• [WORK INSTRUCTIONS]
Could you write what comes next in the text below about re-raising the first exception from nested Python try/except blocks, starting right after its last line?
** start of SOURCE EXTRACT **
4

I'm trying to do a nested try/catch block in Python to print some extra debugging information:

try:
    assert( False )
except:
    print "some debugging information"
    try:
        another_function()
    except:
        print "that didn't work either"
    else:
        print "ooh, that worked!"
    raise

I'd like to always re-raise the first error, but this code appears to raise the second error (the one caught with "that didn't work either"). Is there a way to re-raise the first exception?

1
  • what are you trying to do ?
    – karthikr
    Oct 1, 2013 at 4:10

3 Answers 3

3

raise, with no arguments, raises the last exception. To get the behavior you want, put the error in a variable so that you can raise with that exception instead:

try:
    assert( False )
# Right here
except Exception as e:
    print "some debugging information"
    try:
        another_function()
    except:
        print "that didn't work either"
    else:
        print "ooh, that worked!"
** end of SOURCE EXTRACT **
** start of AVAILABLE DATA **
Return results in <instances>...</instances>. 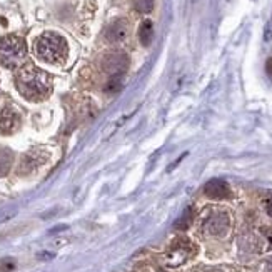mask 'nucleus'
<instances>
[{"mask_svg":"<svg viewBox=\"0 0 272 272\" xmlns=\"http://www.w3.org/2000/svg\"><path fill=\"white\" fill-rule=\"evenodd\" d=\"M15 87L22 97L32 102L44 100L52 92V79L45 71L27 64L15 75Z\"/></svg>","mask_w":272,"mask_h":272,"instance_id":"obj_1","label":"nucleus"},{"mask_svg":"<svg viewBox=\"0 0 272 272\" xmlns=\"http://www.w3.org/2000/svg\"><path fill=\"white\" fill-rule=\"evenodd\" d=\"M34 54L47 64H64L69 55L65 38L55 32H44L34 40Z\"/></svg>","mask_w":272,"mask_h":272,"instance_id":"obj_2","label":"nucleus"},{"mask_svg":"<svg viewBox=\"0 0 272 272\" xmlns=\"http://www.w3.org/2000/svg\"><path fill=\"white\" fill-rule=\"evenodd\" d=\"M27 57V45L22 37L5 36L0 38V64L7 69H17Z\"/></svg>","mask_w":272,"mask_h":272,"instance_id":"obj_3","label":"nucleus"},{"mask_svg":"<svg viewBox=\"0 0 272 272\" xmlns=\"http://www.w3.org/2000/svg\"><path fill=\"white\" fill-rule=\"evenodd\" d=\"M231 227L229 214L220 209H211L202 219V232L212 237H224Z\"/></svg>","mask_w":272,"mask_h":272,"instance_id":"obj_4","label":"nucleus"},{"mask_svg":"<svg viewBox=\"0 0 272 272\" xmlns=\"http://www.w3.org/2000/svg\"><path fill=\"white\" fill-rule=\"evenodd\" d=\"M194 254H196V246L189 239H177L167 251L165 262L169 267H177L187 262Z\"/></svg>","mask_w":272,"mask_h":272,"instance_id":"obj_5","label":"nucleus"},{"mask_svg":"<svg viewBox=\"0 0 272 272\" xmlns=\"http://www.w3.org/2000/svg\"><path fill=\"white\" fill-rule=\"evenodd\" d=\"M127 65H129V59L126 54L122 52H112L107 54L102 59V67L107 73H110L112 77H119L126 72Z\"/></svg>","mask_w":272,"mask_h":272,"instance_id":"obj_6","label":"nucleus"},{"mask_svg":"<svg viewBox=\"0 0 272 272\" xmlns=\"http://www.w3.org/2000/svg\"><path fill=\"white\" fill-rule=\"evenodd\" d=\"M20 127V115L12 107L0 109V135H10Z\"/></svg>","mask_w":272,"mask_h":272,"instance_id":"obj_7","label":"nucleus"},{"mask_svg":"<svg viewBox=\"0 0 272 272\" xmlns=\"http://www.w3.org/2000/svg\"><path fill=\"white\" fill-rule=\"evenodd\" d=\"M130 25L126 18H117L106 29V38L110 44H120L129 37Z\"/></svg>","mask_w":272,"mask_h":272,"instance_id":"obj_8","label":"nucleus"},{"mask_svg":"<svg viewBox=\"0 0 272 272\" xmlns=\"http://www.w3.org/2000/svg\"><path fill=\"white\" fill-rule=\"evenodd\" d=\"M204 194L211 199H227L231 197V189L225 184L224 181H219V179H212L205 184Z\"/></svg>","mask_w":272,"mask_h":272,"instance_id":"obj_9","label":"nucleus"},{"mask_svg":"<svg viewBox=\"0 0 272 272\" xmlns=\"http://www.w3.org/2000/svg\"><path fill=\"white\" fill-rule=\"evenodd\" d=\"M152 38H154V25L150 20H144L141 27H139V40L144 47H149L152 44Z\"/></svg>","mask_w":272,"mask_h":272,"instance_id":"obj_10","label":"nucleus"},{"mask_svg":"<svg viewBox=\"0 0 272 272\" xmlns=\"http://www.w3.org/2000/svg\"><path fill=\"white\" fill-rule=\"evenodd\" d=\"M12 165V154L9 150H2L0 152V177L7 176V172L10 170Z\"/></svg>","mask_w":272,"mask_h":272,"instance_id":"obj_11","label":"nucleus"},{"mask_svg":"<svg viewBox=\"0 0 272 272\" xmlns=\"http://www.w3.org/2000/svg\"><path fill=\"white\" fill-rule=\"evenodd\" d=\"M192 219H194V212H192V209L189 207L187 211L182 214L181 219L176 222V229H187L190 225V222H192Z\"/></svg>","mask_w":272,"mask_h":272,"instance_id":"obj_12","label":"nucleus"},{"mask_svg":"<svg viewBox=\"0 0 272 272\" xmlns=\"http://www.w3.org/2000/svg\"><path fill=\"white\" fill-rule=\"evenodd\" d=\"M155 0H135V9L142 14H149L152 12Z\"/></svg>","mask_w":272,"mask_h":272,"instance_id":"obj_13","label":"nucleus"},{"mask_svg":"<svg viewBox=\"0 0 272 272\" xmlns=\"http://www.w3.org/2000/svg\"><path fill=\"white\" fill-rule=\"evenodd\" d=\"M120 87H122V82H120V75L119 77H112L110 82L106 85V92L112 94V92H119Z\"/></svg>","mask_w":272,"mask_h":272,"instance_id":"obj_14","label":"nucleus"},{"mask_svg":"<svg viewBox=\"0 0 272 272\" xmlns=\"http://www.w3.org/2000/svg\"><path fill=\"white\" fill-rule=\"evenodd\" d=\"M15 267L14 260H2L0 262V271H12Z\"/></svg>","mask_w":272,"mask_h":272,"instance_id":"obj_15","label":"nucleus"},{"mask_svg":"<svg viewBox=\"0 0 272 272\" xmlns=\"http://www.w3.org/2000/svg\"><path fill=\"white\" fill-rule=\"evenodd\" d=\"M264 209H266V212L272 217V197L264 200Z\"/></svg>","mask_w":272,"mask_h":272,"instance_id":"obj_16","label":"nucleus"},{"mask_svg":"<svg viewBox=\"0 0 272 272\" xmlns=\"http://www.w3.org/2000/svg\"><path fill=\"white\" fill-rule=\"evenodd\" d=\"M266 73L269 75V79H272V59L266 60Z\"/></svg>","mask_w":272,"mask_h":272,"instance_id":"obj_17","label":"nucleus"},{"mask_svg":"<svg viewBox=\"0 0 272 272\" xmlns=\"http://www.w3.org/2000/svg\"><path fill=\"white\" fill-rule=\"evenodd\" d=\"M264 236H266V239H267V242H269V246L272 247V231H269V229H264Z\"/></svg>","mask_w":272,"mask_h":272,"instance_id":"obj_18","label":"nucleus"},{"mask_svg":"<svg viewBox=\"0 0 272 272\" xmlns=\"http://www.w3.org/2000/svg\"><path fill=\"white\" fill-rule=\"evenodd\" d=\"M264 272H272V259H269L264 266Z\"/></svg>","mask_w":272,"mask_h":272,"instance_id":"obj_19","label":"nucleus"},{"mask_svg":"<svg viewBox=\"0 0 272 272\" xmlns=\"http://www.w3.org/2000/svg\"><path fill=\"white\" fill-rule=\"evenodd\" d=\"M204 272H222V271H217V269H209V271H204Z\"/></svg>","mask_w":272,"mask_h":272,"instance_id":"obj_20","label":"nucleus"},{"mask_svg":"<svg viewBox=\"0 0 272 272\" xmlns=\"http://www.w3.org/2000/svg\"><path fill=\"white\" fill-rule=\"evenodd\" d=\"M159 272H164V271H159Z\"/></svg>","mask_w":272,"mask_h":272,"instance_id":"obj_21","label":"nucleus"}]
</instances>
** end of AVAILABLE DATA **
• [REPLY]
    raise e

Note however that you should capture for a more specific exception rather than just Exception.

0
2

You should capture the first Exception in a variable.

try:
    assert(False)
except Exception as e:
    print "some debugging information"
    try:
        another_function()
    except:
        print "that didn't work either"
    else:
        print "ooh, that worked!"
    raise e

raise by default will raise the last Exception.

0

raise raises the last exception caught unless you specify otherwise. If you want to reraise an early exception, you have to bind it to a name for later reference.

In Python 2.x:

try:
    assert False
except Exception, e:
    ...
    raise e

In Python 3.x:

try:
    assert False
except Exception as e:
    ...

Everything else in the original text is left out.